| Text passage |
Born 9 December 1949, Cambridge, Massachusetts

Daughter of Terrence M. and Genevieve Preston Hannibal

Eileen Myles' writing cuts straight to the heart; her work focuses on friendship, writing, community, lesbianism, politics, the way that all of those things make up daily life. Myles is a poet and prose writer, and has also published a number of plays. Her writing is direct and sometimes sassy, tough yet at times emotionally tender; the context is urban, the community is wide; the net, as it were, is cast broadly. She makes no bones about being a poet, a lesbian, and an activist both through and around her writing. Myles' writing challenges the reader to go along for a ride that's often fast and furious, and can also be heartbreakingly funny.

| Required action 1 |
Answer these questions from the profile of Eileen Myles, each on its own line:
(a) In what city and state was Myles born?
(b) Besides poetry and prose, what has Myles also published?
(c) What word does the profile use for the context of Myles' writing?
| Required action 2 |
Summarize the profile of Eileen Myles in two sentences.
| Required action 3 |
Carry the profile of Eileen Myles forward from its last sentence.

| Available data |
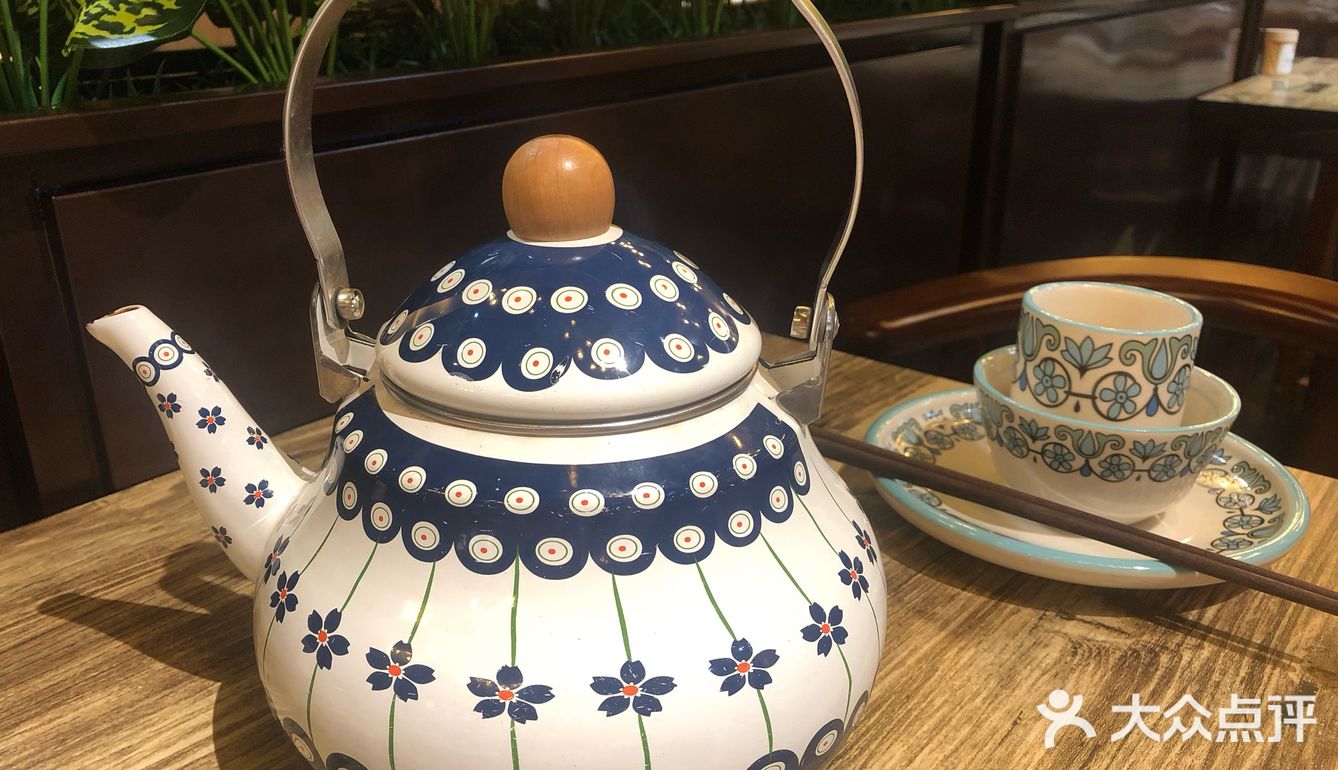 好吃(๑´ڡ`๑) 因为去了营业时间有误的店铺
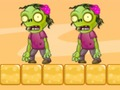 Permainan Tembak Zombie secara online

| Answer box 1 |
(a) Cambridge, Massachusetts
(b) A number of plays
(c) Urban

| Answer box 2 |
Eileen Myles, born 9 December 1949 in Cambridge, Massachusetts, is a poet and prose writer who has also published plays, and her work focuses on friendship, writing, community, lesbianism, and politics as parts of daily life. Her writing is direct, tough yet at times tender, set in an urban context with a wide community, and she is open about being a poet, a lesbian, and an activist.

| Answer box 3 |
Born in Cambridge, Massachusetts, in 1949, Myles' upbringing in nearby Arlington was a solidly working-class one. Her father was a mail carrier, and her mother was a secretary. In her collection of primarily autobiographical short stories, Chelsea Girls (1994), Myles includes as subject matter her alcoholic father and her own experience of substance abuse. After receiving a B.A. from the University of Massachusetts in 1971, Myles spent time traveling, then made her way to New York, where she briefly attended graduate school at Queens College ("I went to graduate school for about 10 seconds," she notes in a January 1999 interview). It was Myles' attendance at a writing workshop offered by the Poetry Project at St. Mark's Church that was to have a far larger impact on her writing life, however. Myles was to establish a long relationship with, and become an important part of, a community of writers centered around the Poetry Project, a community including, at various times, Ted Berrigan, Alice Notely, John Ashbery, Barbara Guest, James Schuyler, and Frank O'Hara. In 1979 Myles worked as assistant to James Schuyler, and he became a mentor and a friend. From 1984 to 1986, Myles served as the artistic director of the Poetry Project.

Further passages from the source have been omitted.